La segunda vez, años después, ya venía con otro ojo, con otra
percepción del estado de las cosas y funcionó esa intuición. En mi caso
no hubo ocasión de ningún romanticismo: aquello que vivencié se parecía
más bien poco a una verdadera revolución social. Simplemente por el mero
hecho de que en el contexto humano en que me integré durante unas
semanas sentí enormes cantidades de cariño, pero de un cariño
interesado, de un "sácame de aquí". Las consignas, los eslóganes, no son
más que una forma más de tiranía. Una tiranía que se ancla en lo
profundo de las ideas hasta el punto de modificarlas de tal manera que
al final, lo que resulta de todo ello, es una sensación de velada
manipulación.
Siempre he sido muy combativo con este asunto del
"cubanismo ilustrado", que a lo mejor tiene sus bondades, no lo niego,
pero esa bondad beatífica reside en un ideologismo externo y acomodado,
facilón por costumbrista y recalcitrantemente pobre y ramplón. No vi
revolución alguna en aquellos milicos que vigilaban en las cuadras a los
nativos que se acercaban a hablarnos, no vi revolución alguna en las
pescaderías, escasas de pescado, ni exuberancia en las fruterías,
incluso llegué a percibir recelo, envidia y servilismo, tres de las
facetas humanas más detestables que son correlato de la forzosa y
deprimente humanidad podrida por el puro afán de poder. De poder hablar,
de poder pensar, de poder comer. La verdadera opresión y represión de
la que nos hemos hecho cómplices en este caso, viene dado por lo que
tienes, no por lo que vales.

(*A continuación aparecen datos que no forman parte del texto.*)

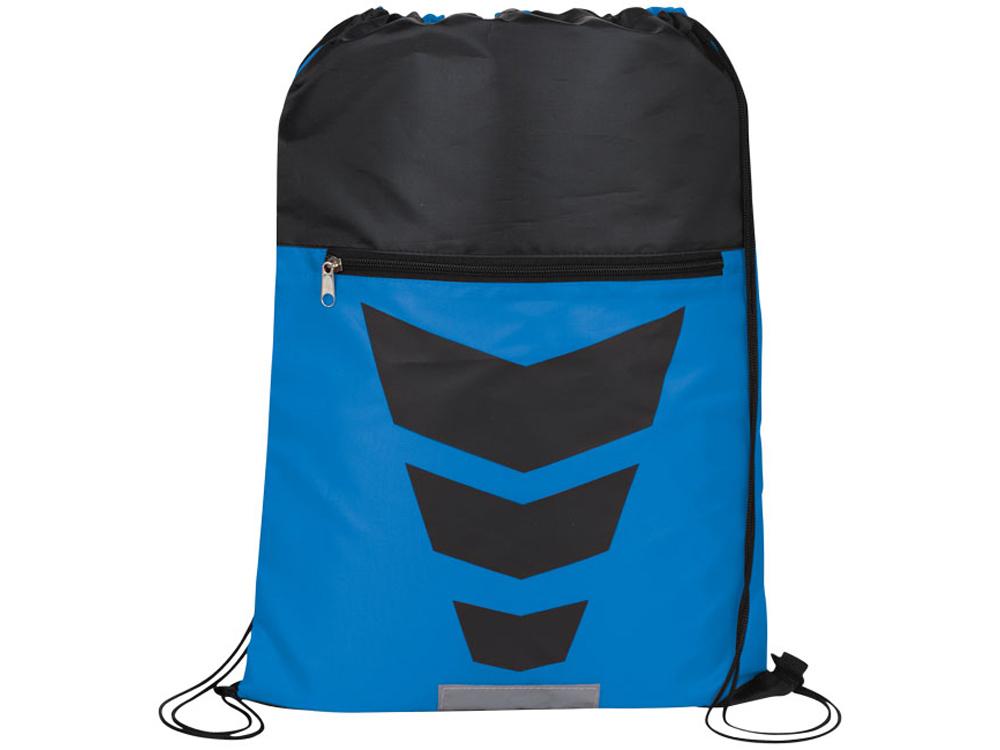 Рюкзак арт. 12024901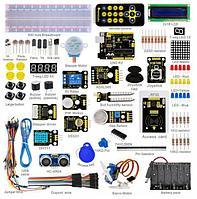 "Набор Arduino - ""Супер"" (с микроконтроллером UNO R3)"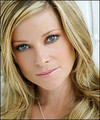 Cady McClain (Rosanna) - as-the-world-turns photo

Y eso, en un régimen como el de Cuba, se ha
hecho patente. Dame dinero y serás feliz. Es obsceno pensar que por una
pastilla de jabón o por un paquete de chicles, una colegiala se te
puede abrir de piernas en cualquier esquina, y que eso, encima sea un
reclamo que crea overbooking en los vuelos con destino a la Perla del
Caribe. No hay revolución. No hay nada. Sólo miseria, la que nosotros,
con nuestro modo de percibir las cosas desde nuestro cómodo sillón,
desde nuestros reproductores de CD's que queman a Silvio o a Milanés,
desde nuestro blasismo del ya comiste y ya te vas hemos dado a una
sociedad que se quedó infectada por el pernicioso y vil virus de la
codicia, encarnada en sus líderes a los que hemos mantenido con esa
condescendencia hacia la pobreza institucionalizada de la cual nos hemos
aprovechado para orgasmarnos en nuestras tertulias libertarias, de
culturetas de a pie, sin tan siquiera pensar por un momento qué cojones
hacíamos en aquel lugar, ni qué cojones tuvimos de intervenir. Mientras
el zumo de fruta bomba fuera rico, y pudiéramos beber cerveza
internacional, todo estaba bien. Mientras la Bodeguita de En Medio
tuviera superpoblación de rosaditos turistas, todo iba bien; mientras en
el Tropicana los magnates y mangantes rusos esperaran hasta las tantas
para ver si pillaban cacho de una diosa de ébano, que por un par de
pesos meneaba su esqueleto para que en su desvencijada casa se pudiera
comer con un mínimo de decencia.
Pensemos en que la sonrisa no siempre
refleja felicidad. Como la de los delfines de los zoológicos. Ha muerto
un ser humano, pero me pregunto cuánto de humano en el fondo había en
ese ser. Me pregunto cuánto tiempo habrá de pasar para que entendamos de
una buena vez que para que otros sean felices hay quien tiene que
joderse, y mucho. Ojalá que se nos acabe por fin la mirada constante, la
palabra precisa y la sonrisa perfecta.